The cover receives a single foil stamp: the title, or a single word, pressed into the board with a heated brass die. Real foil does not peel, does not fade, and does not behave like the 'foil-effect' digital print sold by most online book printers. Real foil is pressed, not printed. The distinction is visible in the hand.
Why the board is 2.5mm and not 1.5mm
The standard board for cheap hardcovers is 1.5mm. It feels almost right when you pick it up and noticeably wrong when you set it down. 2.5mm board has a different weight in the hand — closer to a clothbound novel from the mid-century than to a present-day photo book. It costs more to bind, it costs more to ship, and it is the only board the studio uses. Once a buyer has held the difference, the question never comes up again.
The slipcase, the colophon, the shipping
The book is signed at the colophon — the small page at the end that identifies the edition number (always: one of one), the date of pressing, and the signature of the press. The slipcase is cream, unprinted, closed with a length of natural twine. The book is wrapped in tissue before it goes in.
- Cream slipcase, unprinted, soft on all four edges.
- Natural twine, single closure, hand-tied.
- Tissue wrap inside the slipcase.
- The book itself — foil-stamped, signed at the colophon, edition of one.
Shipping is standard tracked mail. The press does not offer express shipping. The book takes three weeks to make; it can take a few days to arrive. The slipcase and the tissue are the packaging; the recipient unwraps them in order. This is intentional. The unwrapping is part of the experience.
What does not happen here
It is also worth saying what the press does not do. The studio does not send proofs. There is no draft phase open to buyer comment. The studio does not offer cover variants, paper variants, or font variants. It does not print a second copy as a 'family backup'. It does not retain a high-resolution archive of the finished book that the buyer can reorder against later. Every one of these decisions is deliberate, and every one of them protects the form. A book made for one person, by one studio, in one copy, is a specific thing. The constraints are what make it that thing.

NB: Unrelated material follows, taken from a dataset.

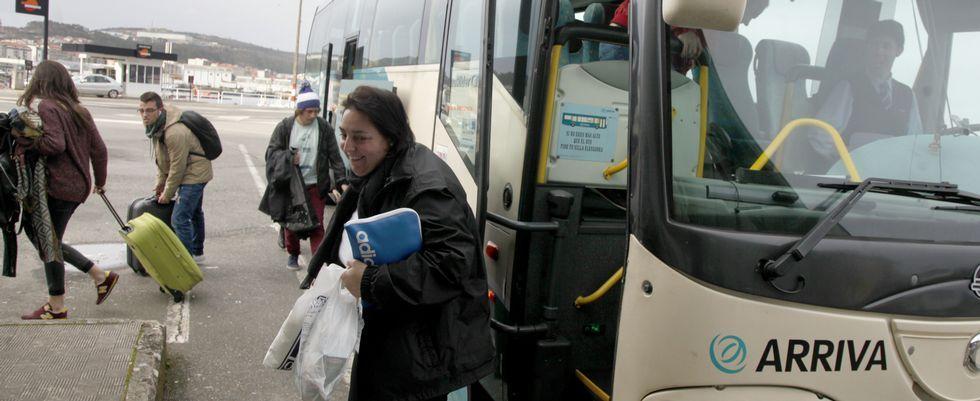 Los servicios de los viernes suelen ser los que más pasajeros traen desde Santiago, por los desplazamientos de los universitarios.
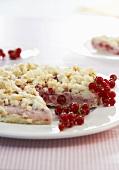 Frozen redcurrant crumble cake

This is also why the studio does not advertise discounts, run two-for-one weeks, or maintain a referral programme. The price is the price. The book is the book. A discount on a single-edition object that takes three weeks to make is not a discount; it is a different object. Anyone whose first question is whether the press runs sales is, with respect, looking at the wrong kind of object — and the studio would rather point them somewhere else than negotiate.
“The constraints are not the price of the form. The constraints are the form.”

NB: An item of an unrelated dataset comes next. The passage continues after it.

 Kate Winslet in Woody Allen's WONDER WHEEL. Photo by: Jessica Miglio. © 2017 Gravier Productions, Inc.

Common questions about the press
Q: Can I visit the sundayfawn press?
A: The press does not have a public-facing studio. All orders are received and fulfilled online. The sample page shows finished book photography if you want to see the object before ordering.
Q: How many books does the press make in a month?

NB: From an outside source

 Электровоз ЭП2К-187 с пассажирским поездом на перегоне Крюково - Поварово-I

A: The press does not publish production numbers. What it will say is that the timeline is always three weeks and the process is always the same. The press does not rush and does not scale for volume.
Q: Is the foil on the cover real metallic foil?
A: Yes. A heated brass die, a layer of metallic film, pressed once into the board. Not a digital print, not a foil-effect laminate. The impression is permanent.
Q: What happens to the file after the book ships?
A: The file is closed and the press is reset. There is no archive of finished books available to the public. The press keeps operational records but does not hold files available for reprint.
— The press makes one book at a time, and then it makes the next one.